Re: Fitting data on a vertical line
- To: mathgroup at christensen.cybernetics.net
- Subject: [mg1560] Re: Fitting data on a vertical line
- From: withoff (David Withoff)
- Date: Sat, 24 Jun 1995 05:49:07 -0400
- Organization: Wolfram Research, Inc.
In article <3sd9dm$n5n at news0.cybernetics.net> phpull at unix1.sncc.lsu.edu (Joe Wade Pulley) writes:
>Hello,
> I have recently accidentally asked Mathematica to do a linear
>least squares fit to a set of data which were exactly vertically
>placed. Instead of giving me an error or an infinite slope,
>Mathematica spits out some sort of fit which is totally wrong.
>For example, if I make up a list of data which is similar to mine, I
>get the following results.
>
>
>
>In[1]:=
>ls={{2.1,3},{2.1,4},{2.1,5},{2.1,6},{2.1,7}}
>
>Out[1]=
>{{2.1, 3}, {2.1, 4}, {2.1, 5}, {2.1, 6}, {2.1, 7}}
>
>In[2]:=
>ft=Fit[ls,{1,x},x]
>
>Out[2]=
>0.924214 + 1.94085 x
>
>Obviously, this equation does not "fit" the data I have given. The
>equation x=2.1 would. Can anyone explain this very unusual behavior.
>--
>Joe Wade Pulley Department of Physics and Astronomy
>Louisiana State University
>Baton Rouge, LA 70803 phpull at unix1.sncc.lsu.edu
Actually, although this result isn't what you expected, it is
mathematically correct. If you consider fitting the function
p + q x to the data
ls={{2.1,3},{2.1,4},{2.1,5},{2.1,6},{2.1,7}}
you will find that the sum of the squared deviations between
the model and the data reaches a minimum of 10 for any values
of p and q such that p + 2.1 q == 5. The value 5 is the average
of the response coordinates, which is the best that can be done in
fitting this data. If you evaluate the result of Fit when the
first coordinate is 2.1
In[2]:= Fit[ls, {1, x}, x]
Out[2]= 0.924214 + 1.94085 x
In[3]:= % /. x -> 2.1
Out[3]= 5.
the result will also be 5. This is the best possible fit, so the
result from Fit is correct. If you try the same example using the
Regress function from the Statistics`LinearRegression` package you
will get a warning message
In[4]:= Regress[ls, {1, x}, x]
Regress::notdep:
The fit is numerically independent of a linear combination of
the basis functions.
indicating that the basis functions 1 and x are not linearly
independent over the range of the data (they are both constants),
but the result will be the same.
Another way of looking at this problem is to use FindMinimum
to minimize the sum of the squared errors directly.

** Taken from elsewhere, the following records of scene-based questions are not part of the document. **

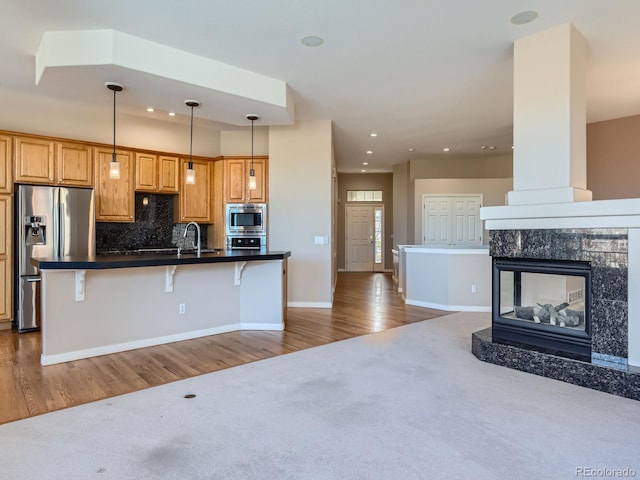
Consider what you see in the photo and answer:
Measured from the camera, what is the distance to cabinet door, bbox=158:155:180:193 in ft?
19.4

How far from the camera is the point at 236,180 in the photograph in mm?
6230

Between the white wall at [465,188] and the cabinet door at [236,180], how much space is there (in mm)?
4429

In[5]:= se = Plus @@ Apply[(p + q #1 - #2)^2 &, ls, {1}]
Out[5]= (-7 + p + 2.1 q) + (-6 + p + 2.1 q) + (-5 + p + 2.1 q) +
2 2
> (-4 + p + 2.1 q) + (-3 + p + 2.1 q)
In[6]:= FindMinimum[se, {p, 1}, {q, 1}]
Out[6]= {10., {p -> 1.3512, q -> 1.73752}}
This yields yet another set of values for p and q, again giving
a fit that is mathematically correct, but that is not the same
as the fit generated by Fit or Regress.
There is still the user-interface question of whether the Fit
function should generate a message such as "Warning: the input is
unusual and the result probably won't be what you want." In examples
where the basis functions are exactly linearly dependent this
is a reasonable thing to do (as is done by the Regress function),
but since, at least in my experience, such examples are entered
deliberately by users who know what they are doing, it hasn't
seemed that the message was worth the extra time and memory.
Perhaps this is wrong, and the message should be added to catch
cases where the linear dependence isn't quite so obvious.
Dave Withoff
Research and Development
Wolfram Research